SENTENCIA CONSTITUCIONAL Nº 1583/2003-R
Fecha: 10-Nov-2003
procedente
La Resolución de 28 de agosto de 2003 (fs. 59 a 66), de acuerdo con el requerimiento del Ministerio Público, declaró procedente el recurso, sin costas ni multa por ser excusable, con los siguientes argumentos: 1) que el Tribunal Constitucional ha establecido, en su sentencia 1044/2003 de 22 de julio lo que debe entenderse por debido proceso, motivando “... como el derecho que tiene todo encausado de ser oído y juzgado con las debidas garantías por un juez o tribunal competente, independiente e imparcial, precisamente una de esas garantías que se encuentran inmersas dentro de lo que viene a llamarse debido proceso, es la garantía que viene a precautelar a toda persona el acceso debido a los recursos y medios impugnativos, desechando todo rigurosismo o formalismo excesivo, que impida obtener un pronunciamiento judicial sobre las pretensiones o agravios invocados, ello bajo la égida rectora del principio de igualdad consagrado en la norma fundamental y que nace de la garantía misma de la tutela judicial efectiva...”, 2) que el art. 130 CPP en actual vigencia establece como hora hábil las veinticuatro horas del último día hábil y no como equivocadamente entiende el Tribunal recurrido y que en el Código de Procedimiento Penal no existe norma procesal expresa que prohíba la presentación de un recurso ante un Notario de Fe Pública u otro funcionario habilitado fuera del horario laborable de un día hábil, que conforme al art. 32 CPE nadie está obligado a privarse de lo que la Constitución y las leyes no prohíban y, en el caso, no se encuentra prohibido por la Constitución ni por el Código de Procedimiento Penal.

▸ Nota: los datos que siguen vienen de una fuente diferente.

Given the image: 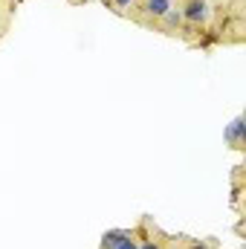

Por otra parte los Notarios de Fe Pública, por ley tienen depositada la fe pública y no, so pretexto de garantizar la transparencia en la presentación de los recursos negar el derecho a la tutela judicial efectiva, que se ha visto afrentada por la negativa a considerar el recurso de apelación y negado el derecho a la defensa.
Resuelto el recurso, ante pedido del abogado del reclamante en sentido de que se ordene la libertad del recurrente por haberse declarado procedente el recurso de amparo constitucional; después de deliberar el pedido se dispone no haber lugar a lo solicitado argumentando que el amparo constitucional protege los derechos y garantías fundamentales, el derecho de locomoción se encuentra protegido por el habeas corpus y, toda vez que se ha dejado sin efecto el Auto recurrido, habilita al recurrente a acudir ante los recurridos para que dispongan lo que fuere de ley o, en su caso ante la autoridad jurisdiccional que libró el mandamiento de condena para buscar similares efectos.